The Cannabis Closet: Mitch Daniels

The mild-mannered Midwesterner had some wild days at Princeton:

Officers found enough marijuana in his room to fill two size 12 shoe boxes, reports of the incident say. He and the other inhabitants of the room were also charged with possession of LSD and prescription drugs without a prescription. ... “I don’t make excuses for anything. Justice was served,” he said in an interview on Monday. “I had used marijuana and I was fined for that, and that was appropriate,” he explained.

Aaron Houston adds context:

Daniels was also busted about six months prior to President Nixon signing the Daniels-arrest Controlled Substances Act of 1970 (on October 27). If that law had been on books in May 1970, Daniels could have faced an array of charges, including several felonies. And if he had been busted after 1998 when the Higher Education Act's Aid Elimination Penalty took effect, he could have lost any federal financial aid as the result of a drug conviction.

I hope that when Daniels says fining him was an "appropriate" punishment he means that a fine should be the maximum penalty for possessing several pounds of marijuana and LSD. If not, does he believe it's right to punish drug arrestees more harshly than he was treated?

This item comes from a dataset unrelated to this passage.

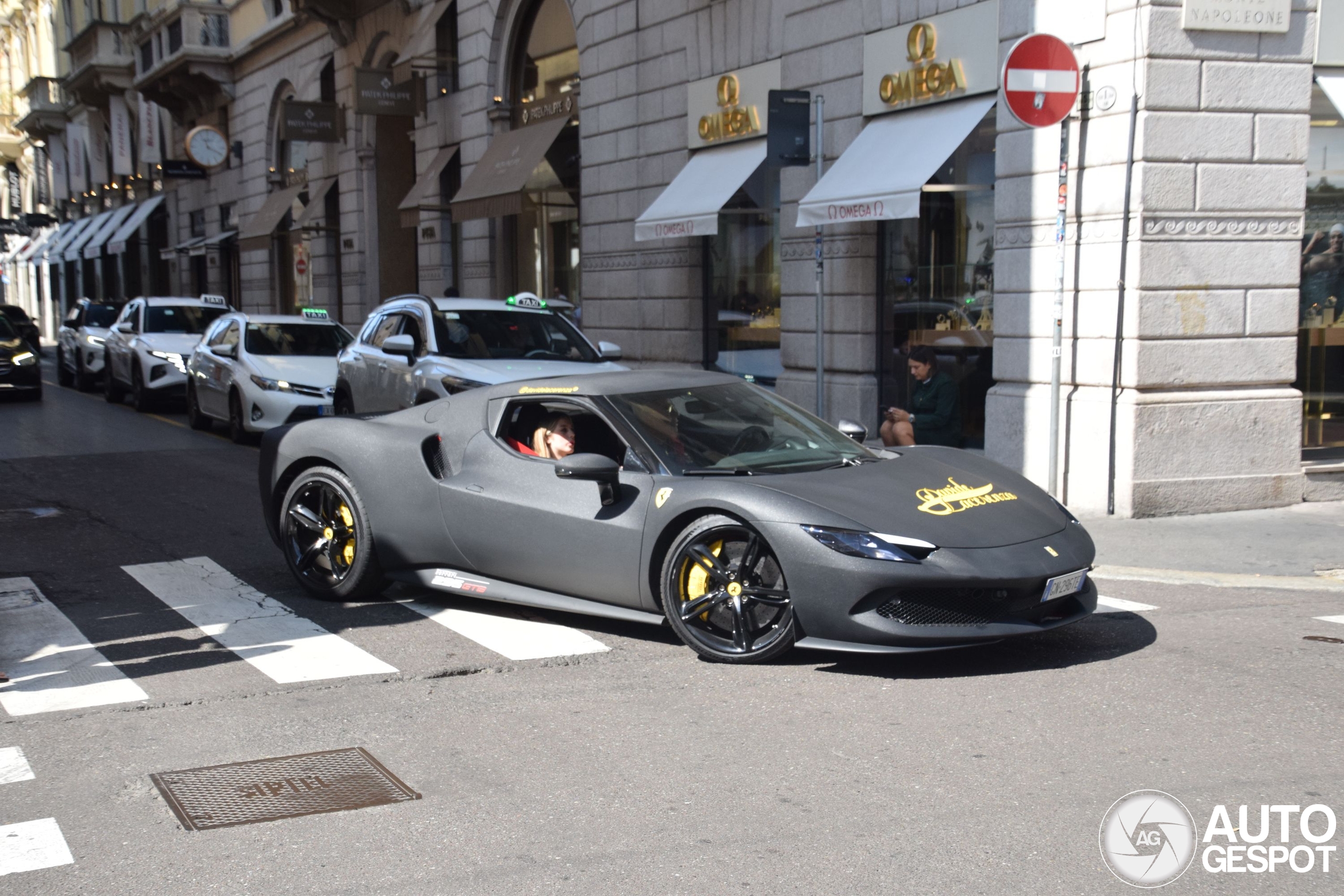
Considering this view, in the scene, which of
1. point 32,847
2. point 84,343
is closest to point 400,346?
point 32,847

Paul Waldman digs up an anti-drug op-ed written by Daniels in 1989 and calls it "a pretty extraordinary combination of whitewash and hypocrisy". Waldman:

The comically mild penalty he received -- a $350 fine, no jail time, no probation -- was a salutary wake-up call that allowed him to go on to a productive career. And he presents this as evidence in favor of laws that would absolutely destroy the career of anybody caught in 1989 (or today) doing what Daniels was caught doing. A couple of hundred thousand students have lost their financial aid, in many cases meaning they had to drop out of college, because of a conviction for possession or sale of drugs. If Daniels were in college today, and thus had actually served time as a convicted drug dealer, not only would he have no political future, he wouldn't have much of a future at all.